Some good insights here from John Taylor of the hedge fund FX Concepts. The topic at hand here is the inevitable firesale coming in Europe, as banks are forced to recapitalize without access to fresh money. Basically, to hit capital requirement targets, they will have to shed assets on the cheap, and that will provide some juicy opportunities for the discriminating vultures.
On top of the liquidity problem, the European banks have been told to increase their Tier 1 capital ratios
to 9% by the middle of next year and the Basel III accords imply higher ratios as well.
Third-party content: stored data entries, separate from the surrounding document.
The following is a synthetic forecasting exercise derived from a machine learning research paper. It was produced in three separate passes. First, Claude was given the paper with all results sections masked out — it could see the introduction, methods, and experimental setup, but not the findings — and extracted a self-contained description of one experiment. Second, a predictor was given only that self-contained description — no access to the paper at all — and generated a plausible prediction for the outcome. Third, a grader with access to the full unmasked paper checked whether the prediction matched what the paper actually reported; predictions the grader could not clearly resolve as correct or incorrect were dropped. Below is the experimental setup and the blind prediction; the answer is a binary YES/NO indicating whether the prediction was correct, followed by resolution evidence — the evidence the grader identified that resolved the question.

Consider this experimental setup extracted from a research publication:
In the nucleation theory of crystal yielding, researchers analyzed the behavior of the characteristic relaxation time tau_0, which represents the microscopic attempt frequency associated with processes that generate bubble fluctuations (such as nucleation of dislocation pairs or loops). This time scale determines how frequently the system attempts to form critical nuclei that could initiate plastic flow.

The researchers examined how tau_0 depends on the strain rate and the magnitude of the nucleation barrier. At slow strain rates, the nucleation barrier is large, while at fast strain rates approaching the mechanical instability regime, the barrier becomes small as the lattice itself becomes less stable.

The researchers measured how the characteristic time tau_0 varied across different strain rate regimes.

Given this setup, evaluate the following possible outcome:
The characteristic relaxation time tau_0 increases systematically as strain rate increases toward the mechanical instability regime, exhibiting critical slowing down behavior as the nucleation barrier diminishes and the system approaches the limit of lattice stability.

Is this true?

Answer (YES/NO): YES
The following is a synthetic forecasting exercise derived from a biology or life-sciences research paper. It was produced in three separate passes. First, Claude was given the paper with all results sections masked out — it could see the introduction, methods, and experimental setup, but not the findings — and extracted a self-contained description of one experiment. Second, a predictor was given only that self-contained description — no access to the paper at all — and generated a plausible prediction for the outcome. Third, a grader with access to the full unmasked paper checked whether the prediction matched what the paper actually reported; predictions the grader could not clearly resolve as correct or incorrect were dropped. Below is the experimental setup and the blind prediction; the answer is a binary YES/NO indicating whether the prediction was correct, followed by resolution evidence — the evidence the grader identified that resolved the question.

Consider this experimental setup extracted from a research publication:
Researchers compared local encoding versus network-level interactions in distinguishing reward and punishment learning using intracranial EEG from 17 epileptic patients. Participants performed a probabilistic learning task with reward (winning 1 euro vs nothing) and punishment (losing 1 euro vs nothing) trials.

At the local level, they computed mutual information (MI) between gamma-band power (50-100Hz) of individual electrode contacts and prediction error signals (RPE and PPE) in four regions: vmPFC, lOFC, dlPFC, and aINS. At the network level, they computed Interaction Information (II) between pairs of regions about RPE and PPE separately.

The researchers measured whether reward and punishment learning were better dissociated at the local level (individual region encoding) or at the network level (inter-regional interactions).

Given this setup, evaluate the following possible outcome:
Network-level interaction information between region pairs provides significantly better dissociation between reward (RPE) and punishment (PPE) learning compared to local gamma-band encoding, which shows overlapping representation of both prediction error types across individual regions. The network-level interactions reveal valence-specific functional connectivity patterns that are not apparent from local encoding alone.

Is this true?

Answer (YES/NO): YES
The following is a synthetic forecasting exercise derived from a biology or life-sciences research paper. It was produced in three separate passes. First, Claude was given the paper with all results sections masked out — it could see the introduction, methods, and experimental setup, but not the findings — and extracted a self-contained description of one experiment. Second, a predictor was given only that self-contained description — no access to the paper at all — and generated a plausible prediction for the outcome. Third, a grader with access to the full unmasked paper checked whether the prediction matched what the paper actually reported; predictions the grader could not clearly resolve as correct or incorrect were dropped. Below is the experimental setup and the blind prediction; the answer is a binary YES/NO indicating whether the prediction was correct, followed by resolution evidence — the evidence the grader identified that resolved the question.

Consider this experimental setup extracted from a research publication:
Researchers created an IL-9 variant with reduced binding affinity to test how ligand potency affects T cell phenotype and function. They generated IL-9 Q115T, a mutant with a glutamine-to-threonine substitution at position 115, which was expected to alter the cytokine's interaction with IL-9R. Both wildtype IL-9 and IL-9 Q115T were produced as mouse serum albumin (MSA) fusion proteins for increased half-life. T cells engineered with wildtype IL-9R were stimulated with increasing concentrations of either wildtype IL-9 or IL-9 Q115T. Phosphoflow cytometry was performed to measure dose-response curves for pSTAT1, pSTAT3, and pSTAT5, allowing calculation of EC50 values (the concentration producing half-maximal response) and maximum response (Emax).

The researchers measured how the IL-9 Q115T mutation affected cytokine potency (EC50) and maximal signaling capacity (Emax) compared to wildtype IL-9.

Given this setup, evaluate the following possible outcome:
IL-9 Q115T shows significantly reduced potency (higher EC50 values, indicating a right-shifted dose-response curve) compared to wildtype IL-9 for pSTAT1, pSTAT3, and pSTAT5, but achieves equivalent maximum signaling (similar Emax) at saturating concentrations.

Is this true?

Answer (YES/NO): NO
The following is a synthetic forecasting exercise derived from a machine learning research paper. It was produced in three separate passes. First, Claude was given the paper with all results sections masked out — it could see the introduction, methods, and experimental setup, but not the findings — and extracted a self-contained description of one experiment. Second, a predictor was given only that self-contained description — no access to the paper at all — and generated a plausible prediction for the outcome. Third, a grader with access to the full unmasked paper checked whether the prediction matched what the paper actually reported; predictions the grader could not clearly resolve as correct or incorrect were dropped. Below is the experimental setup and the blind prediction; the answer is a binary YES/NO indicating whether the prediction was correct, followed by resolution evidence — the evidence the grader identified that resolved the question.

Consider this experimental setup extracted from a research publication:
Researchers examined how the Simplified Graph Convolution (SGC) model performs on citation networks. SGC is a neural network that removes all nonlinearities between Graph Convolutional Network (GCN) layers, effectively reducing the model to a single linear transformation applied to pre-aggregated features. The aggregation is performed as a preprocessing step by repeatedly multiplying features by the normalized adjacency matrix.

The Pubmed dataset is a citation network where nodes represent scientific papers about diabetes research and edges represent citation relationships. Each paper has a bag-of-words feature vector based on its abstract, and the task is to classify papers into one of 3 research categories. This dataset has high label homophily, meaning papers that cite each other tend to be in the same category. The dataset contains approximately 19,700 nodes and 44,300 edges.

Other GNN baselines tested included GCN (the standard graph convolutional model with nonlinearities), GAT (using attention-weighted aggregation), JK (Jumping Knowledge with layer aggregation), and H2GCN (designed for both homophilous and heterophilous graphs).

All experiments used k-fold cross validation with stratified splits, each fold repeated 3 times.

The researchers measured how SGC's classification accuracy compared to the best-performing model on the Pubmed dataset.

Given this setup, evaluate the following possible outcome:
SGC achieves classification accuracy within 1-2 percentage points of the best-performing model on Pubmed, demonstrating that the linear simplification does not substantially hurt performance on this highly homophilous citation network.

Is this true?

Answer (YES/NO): NO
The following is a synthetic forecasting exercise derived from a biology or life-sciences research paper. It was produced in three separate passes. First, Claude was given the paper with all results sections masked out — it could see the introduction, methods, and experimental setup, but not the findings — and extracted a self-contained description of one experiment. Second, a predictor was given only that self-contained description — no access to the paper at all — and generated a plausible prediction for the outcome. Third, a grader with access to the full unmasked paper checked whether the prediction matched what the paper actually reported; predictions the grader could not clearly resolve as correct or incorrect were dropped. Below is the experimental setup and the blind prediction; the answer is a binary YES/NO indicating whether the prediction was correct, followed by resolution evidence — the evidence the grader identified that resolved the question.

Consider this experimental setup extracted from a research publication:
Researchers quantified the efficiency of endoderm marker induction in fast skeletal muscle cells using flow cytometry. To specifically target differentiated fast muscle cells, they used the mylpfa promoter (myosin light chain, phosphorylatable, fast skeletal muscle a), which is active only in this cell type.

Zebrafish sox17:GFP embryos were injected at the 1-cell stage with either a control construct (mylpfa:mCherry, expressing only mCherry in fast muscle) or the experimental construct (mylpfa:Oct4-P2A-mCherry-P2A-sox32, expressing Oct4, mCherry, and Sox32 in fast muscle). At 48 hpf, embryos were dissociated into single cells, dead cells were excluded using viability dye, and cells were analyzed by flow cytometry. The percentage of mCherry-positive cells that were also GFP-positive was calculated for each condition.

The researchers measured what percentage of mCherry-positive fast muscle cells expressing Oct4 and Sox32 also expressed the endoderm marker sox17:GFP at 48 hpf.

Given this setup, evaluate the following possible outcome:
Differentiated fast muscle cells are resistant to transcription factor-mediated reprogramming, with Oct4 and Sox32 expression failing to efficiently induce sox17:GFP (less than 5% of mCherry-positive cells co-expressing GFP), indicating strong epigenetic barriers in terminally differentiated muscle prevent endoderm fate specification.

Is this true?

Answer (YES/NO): NO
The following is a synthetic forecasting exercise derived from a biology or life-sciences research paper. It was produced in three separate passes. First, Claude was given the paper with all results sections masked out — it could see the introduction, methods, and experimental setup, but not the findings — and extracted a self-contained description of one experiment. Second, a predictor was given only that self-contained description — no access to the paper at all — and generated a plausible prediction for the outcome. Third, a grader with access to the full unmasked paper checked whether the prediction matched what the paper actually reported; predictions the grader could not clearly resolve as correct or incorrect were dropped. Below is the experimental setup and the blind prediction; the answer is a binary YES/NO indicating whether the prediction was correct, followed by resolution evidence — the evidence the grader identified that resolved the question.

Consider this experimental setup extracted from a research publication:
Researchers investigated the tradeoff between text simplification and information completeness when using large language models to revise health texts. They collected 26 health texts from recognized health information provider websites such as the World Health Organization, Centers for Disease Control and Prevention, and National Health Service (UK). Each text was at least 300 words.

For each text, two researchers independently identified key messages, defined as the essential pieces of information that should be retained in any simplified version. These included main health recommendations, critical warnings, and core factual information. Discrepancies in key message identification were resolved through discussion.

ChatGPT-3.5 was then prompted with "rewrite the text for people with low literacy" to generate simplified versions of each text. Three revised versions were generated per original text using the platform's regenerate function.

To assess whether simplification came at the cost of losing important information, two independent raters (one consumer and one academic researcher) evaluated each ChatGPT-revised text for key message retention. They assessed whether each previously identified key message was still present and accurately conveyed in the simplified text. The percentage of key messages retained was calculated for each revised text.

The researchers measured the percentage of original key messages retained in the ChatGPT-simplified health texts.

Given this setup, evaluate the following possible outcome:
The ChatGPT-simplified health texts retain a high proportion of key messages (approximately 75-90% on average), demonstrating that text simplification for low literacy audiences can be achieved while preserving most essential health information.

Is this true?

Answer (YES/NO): YES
As the average
bank is way under-capitalised according to these new regulations, and the capital market is totally
closed to banks at this time, the only choice that these banks have – if they wish to remain independent
of their governments – is to shrink their asset base. Clearly, the overseas assets are to be jettisoned
first. One, they are not profitable at the higher funding levels, and two, getting rid of them won’t anger
their home governments. However, the amount of assets that must be eliminated could be as high as
€3 trillion, which would mean a sharp cutback in the loans to domestic European borrowers as well. As
this is a significant per cent of loans outstanding in the entire Eurozone, credit conditions are sure to
tighten dramatically even if there is pressure to keep them loose. Considering the horrible toll these
banks are facing for their portfolios of Eurozone sovereign borrowers, it is unlikely that any of them will
be willing to lend outside of their home country. Governments will have to depend on their own banks,
just like the pre-euro days and their costs should climb. The only winners here are the vulture buyers of
the loans, subsidiaries, and other assets that these banks must sell – prices will be way down!